PAGE EXCERPT:
━━━━━━━━

For more in-depth scientific and technical details of our Space Science Programme and missions, follow this link.
Herschel will be the largest space telescope of its kind when launched. Herschel's 3.5-metre diameter mirror will collect long-wavelength infrared radiation from some of the coolest and most distant objects in the Universe. Herschel will be the only space observatory to cover the spectral range from far-infrared to sub-millimetre wavelengths. Infrared radiation is invisible for the human eye. It is actually 'heat', or thermal radiation. Even objects that we think of as being very cold, such as an ice cube, emit infrared radiation. For this reason, infrared telescopes can observe astronomical objects that remain hidden for optical telescopes, such as cool objects that are unable to emit in visible light. Also, infrared instruments need to be cooled down to temperatures very close to absolute zero (-273.15°C), otherwise their own infrared emission would spoil the observations. Opaque objects, those surrounded by clouds of dust, are another speciality for infrared telescopes: the longer infrared wavelengths can penetrate the dust, allowing us to see deeper into such clouds.
However, Earth's atmosphere acts as an 'umbrella' for most infrared wavelengths, preventing them from reaching the ground. A space telescope is needed to detect this kind of radiation invisible to the human eye and to optical telescopes.
What's special? If it was possible to look at the Universe from the outside it would probably appear as a foamy structure, with the galaxies distributed in curved walls surrounding huge areas of emptiness, like bubbles in a foam bath. Such is the overall picture of the present-day Universe. However, it was not always like that. There was a time when galaxies were not there, simply because they did not even exist yet. Astronomers have several questions about this time. When did galaxies form? How did it happen? Did they all form at about the same time, or is there a non-stop galaxy-making machine at work? Were the first galaxies like those we see now? The galaxies are made of stars... Did the stars form first and then get together to form galaxies, or was it the other way round? How do stars form? When they form, do they normally form planets as well? Astronomers dream of a telescope able to answer these kinds of questions. They want a telescope that fulfils at least two requirements. It has to be a giant space telescope, able to collect light from very distant galaxies. Secondly, it must be able to observe objects completely enshrouded by dust, as forming stars and galaxies are certainly dusty.
ESA's Herschel mission has been designed specifically to achieve these goals. With its ability to detect far-infrared light, it will let astronomers see, for the first time, dusty and cold regions that have been hidden so far. With its 3.5-metre mirror, Herschel will mark the beginning of a new generation of 'space giants'.
The Herschel satellite is a tall 'tube' 7.5 metres high and 4 metres wide, with a launch mass of around 3.3 tonnes. It will carry the infrared telescope and three scientific instruments. The bulk of the spacecraft consists of a liquid helium thermos bottle inside which the instrument detectors sit and are cooled down to only a few degrees above absolute zero. The telescope is a Cassegrain telescope, with a primary mirror diameter of 3.5 metres. This is the largest space telescope ever to be built and a great technological challenge that Europe will face alone. The contract signed between ESA and Astrium in Toulouse, France, to build Herschel's telescope makes it fully European. Herschel's telescope has to meet demanding requirements. It has to be light enough to be placed into an orbit far more distant than, for example, that of Hubble. Also, the mirror's surface has to be extremely smooth; it had to be polished to make it so uniform that its 'bumps' are smaller than a few thousandths of a millimetre. It will have to withstand very hard environmental conditions. At launch, it will be 'shaken' with a force several times that of normal gravity on Earth.

━━━━━━━━

REQUIREMENT: Could you return, word for word, everything in the Herschel telescope excerpt from "However, Earth's atmosphere" down to "to optical telescopes."? These rows have no connection to the Herschel telescope excerpt.

Page images and their extracted text

━━━━━━━━

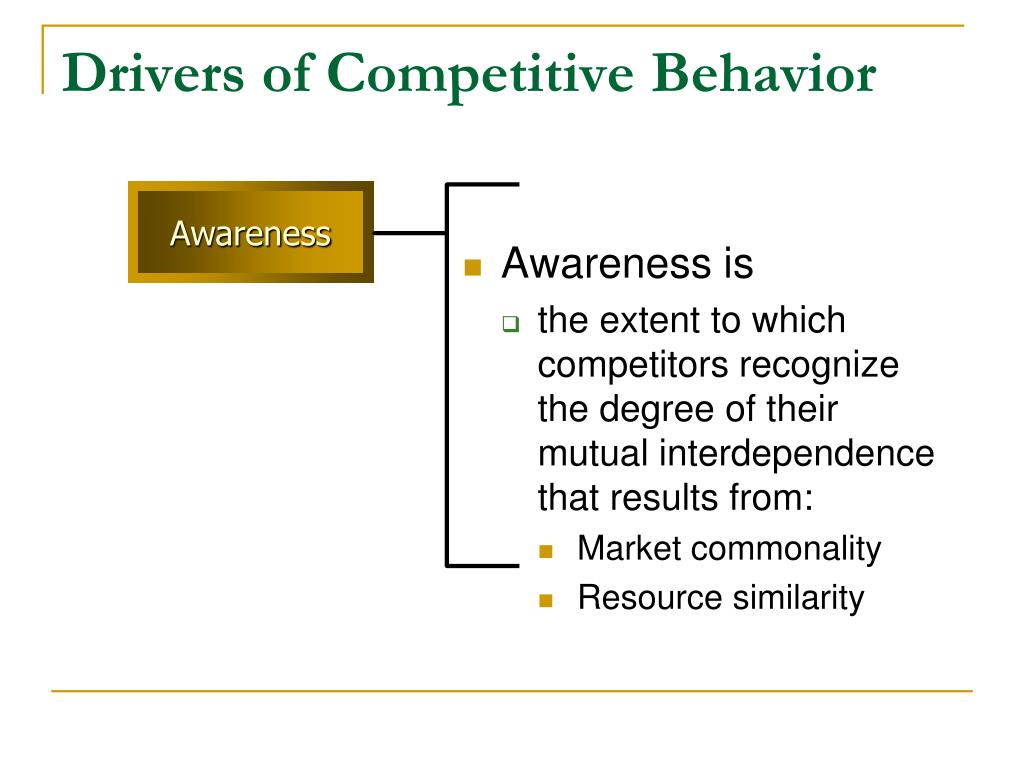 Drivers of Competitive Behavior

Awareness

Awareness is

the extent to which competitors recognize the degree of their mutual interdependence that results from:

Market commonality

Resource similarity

━━━━━━━━

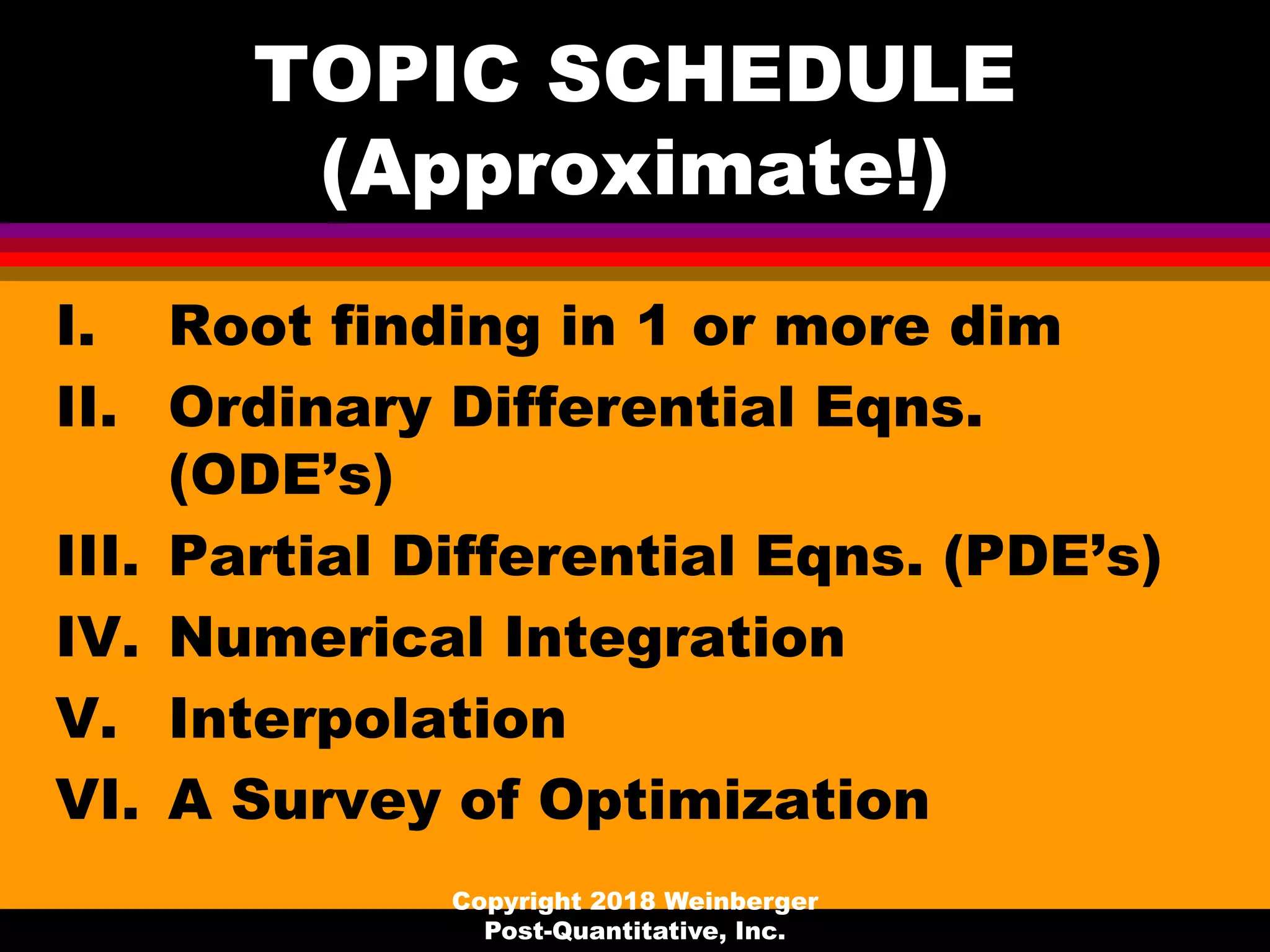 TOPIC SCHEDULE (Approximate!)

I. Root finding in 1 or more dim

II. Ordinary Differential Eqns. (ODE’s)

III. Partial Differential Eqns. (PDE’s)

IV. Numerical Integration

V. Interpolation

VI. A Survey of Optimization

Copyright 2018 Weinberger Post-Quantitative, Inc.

━━━━━━━━

RESULT OF THE TASK:
However, Earth's atmosphere acts as an 'umbrella' for most infrared wavelengths, preventing them from reaching the ground. A space telescope is needed to detect this kind of radiation invisible to the human eye and to optical telescopes.